Each entry that follows must be output without any deviation.

Record list
* * *
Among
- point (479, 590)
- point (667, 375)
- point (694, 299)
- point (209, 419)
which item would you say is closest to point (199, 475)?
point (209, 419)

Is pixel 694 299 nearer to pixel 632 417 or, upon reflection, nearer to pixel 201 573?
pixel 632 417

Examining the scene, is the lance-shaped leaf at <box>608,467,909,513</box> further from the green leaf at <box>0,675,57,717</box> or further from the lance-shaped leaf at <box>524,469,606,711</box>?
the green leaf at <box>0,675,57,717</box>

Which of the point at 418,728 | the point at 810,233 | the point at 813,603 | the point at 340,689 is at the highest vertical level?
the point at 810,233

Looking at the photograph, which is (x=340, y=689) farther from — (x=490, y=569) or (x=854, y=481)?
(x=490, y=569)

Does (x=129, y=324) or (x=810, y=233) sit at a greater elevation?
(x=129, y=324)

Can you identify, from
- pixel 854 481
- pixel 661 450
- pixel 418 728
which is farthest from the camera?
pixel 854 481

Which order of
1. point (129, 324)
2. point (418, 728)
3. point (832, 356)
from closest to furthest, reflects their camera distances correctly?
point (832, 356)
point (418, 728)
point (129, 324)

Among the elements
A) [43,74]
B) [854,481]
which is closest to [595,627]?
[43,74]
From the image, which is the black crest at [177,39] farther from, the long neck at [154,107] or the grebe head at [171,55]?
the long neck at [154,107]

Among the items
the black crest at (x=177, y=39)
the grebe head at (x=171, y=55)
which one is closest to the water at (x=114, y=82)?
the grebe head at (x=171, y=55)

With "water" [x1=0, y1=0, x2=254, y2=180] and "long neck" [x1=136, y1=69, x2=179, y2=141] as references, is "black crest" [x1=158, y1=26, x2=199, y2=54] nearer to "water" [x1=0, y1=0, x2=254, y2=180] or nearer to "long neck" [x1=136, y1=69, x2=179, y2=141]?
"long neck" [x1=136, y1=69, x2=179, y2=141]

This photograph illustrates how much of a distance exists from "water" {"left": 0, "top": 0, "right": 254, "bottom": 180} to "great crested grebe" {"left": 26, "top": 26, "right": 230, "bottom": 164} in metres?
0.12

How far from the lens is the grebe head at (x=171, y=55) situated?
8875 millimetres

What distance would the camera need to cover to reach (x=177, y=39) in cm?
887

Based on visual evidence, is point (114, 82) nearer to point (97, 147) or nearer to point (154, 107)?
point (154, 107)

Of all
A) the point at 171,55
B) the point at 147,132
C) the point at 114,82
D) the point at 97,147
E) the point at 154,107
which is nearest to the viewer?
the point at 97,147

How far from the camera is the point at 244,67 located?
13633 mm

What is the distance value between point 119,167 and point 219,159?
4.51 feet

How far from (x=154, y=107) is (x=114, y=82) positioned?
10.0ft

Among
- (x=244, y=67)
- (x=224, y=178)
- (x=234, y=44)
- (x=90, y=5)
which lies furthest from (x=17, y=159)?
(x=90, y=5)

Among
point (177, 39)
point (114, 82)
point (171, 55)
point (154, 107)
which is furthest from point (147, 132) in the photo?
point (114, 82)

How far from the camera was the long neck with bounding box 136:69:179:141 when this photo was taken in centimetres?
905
* * *
Answer
Among
- point (479, 590)
- point (667, 375)
- point (694, 299)
- point (209, 419)
which item would you say is closest to point (199, 475)?
point (209, 419)

Is pixel 694 299 nearer to pixel 632 417 or, upon reflection, nearer to pixel 201 573?
pixel 632 417

Examining the scene, is the lance-shaped leaf at <box>608,467,909,513</box> further from the green leaf at <box>0,675,57,717</box> or further from the lance-shaped leaf at <box>524,469,606,711</box>?
the green leaf at <box>0,675,57,717</box>

Which of the point at 418,728 | the point at 810,233 | the point at 813,603 | the point at 340,689 is at the highest vertical level?
the point at 810,233

Looking at the photograph, which is (x=340, y=689) farther from — (x=490, y=569) or (x=854, y=481)?
(x=490, y=569)

Does (x=129, y=324) or (x=810, y=233) sit at a greater elevation?
(x=129, y=324)

Can you identify, from
- pixel 854 481
- pixel 661 450
- pixel 418 728
which is farthest from the camera?
pixel 854 481

Which order of
1. point (129, 324)
2. point (418, 728)
3. point (832, 356)
from closest to furthest, reflects their camera distances correctly?
point (832, 356)
point (418, 728)
point (129, 324)

Among the elements
A) [43,74]
B) [854,481]
which is closest to [595,627]?
[43,74]
From the image, which is the black crest at [177,39] farther from, the long neck at [154,107] or the grebe head at [171,55]?
the long neck at [154,107]

Among the items
the black crest at (x=177, y=39)
the grebe head at (x=171, y=55)
which one is closest to the water at (x=114, y=82)?
the grebe head at (x=171, y=55)

With "water" [x1=0, y1=0, x2=254, y2=180] and "long neck" [x1=136, y1=69, x2=179, y2=141] as references, is "black crest" [x1=158, y1=26, x2=199, y2=54] nearer to "water" [x1=0, y1=0, x2=254, y2=180] or nearer to "long neck" [x1=136, y1=69, x2=179, y2=141]?
"long neck" [x1=136, y1=69, x2=179, y2=141]

This photograph illustrates how much of a distance exists from "water" {"left": 0, "top": 0, "right": 254, "bottom": 180} to "great crested grebe" {"left": 26, "top": 26, "right": 230, "bottom": 164} in metres?
0.12

How far from the lens is the grebe head at (x=171, y=55) situated?
8875 millimetres

What distance would the camera need to cover to reach (x=177, y=39) in cm?
887

Based on visual evidence, is point (114, 82) nearer to point (97, 147) or nearer to point (154, 107)?
point (154, 107)

Of all
A) the point at 171,55
B) the point at 147,132
C) the point at 114,82
D) the point at 97,147
E) the point at 154,107
which is nearest to the viewer?
the point at 97,147

How far from the camera is the point at 244,67 located?
13633 mm

What is the distance value between point 119,167 and point 219,159?
4.51 feet

How far from (x=154, y=107) is (x=114, y=82) positioned?
10.0ft

Among
- (x=244, y=67)
- (x=224, y=178)
- (x=234, y=44)
- (x=90, y=5)
which lies furthest from (x=17, y=159)?
(x=90, y=5)

Among
point (177, 39)
point (114, 82)
point (171, 55)
point (154, 107)
which is furthest from point (147, 132) in the photo?
point (114, 82)

How far from the camera was the long neck with bounding box 136:69:179:141 when this photo was taken in centimetres?
905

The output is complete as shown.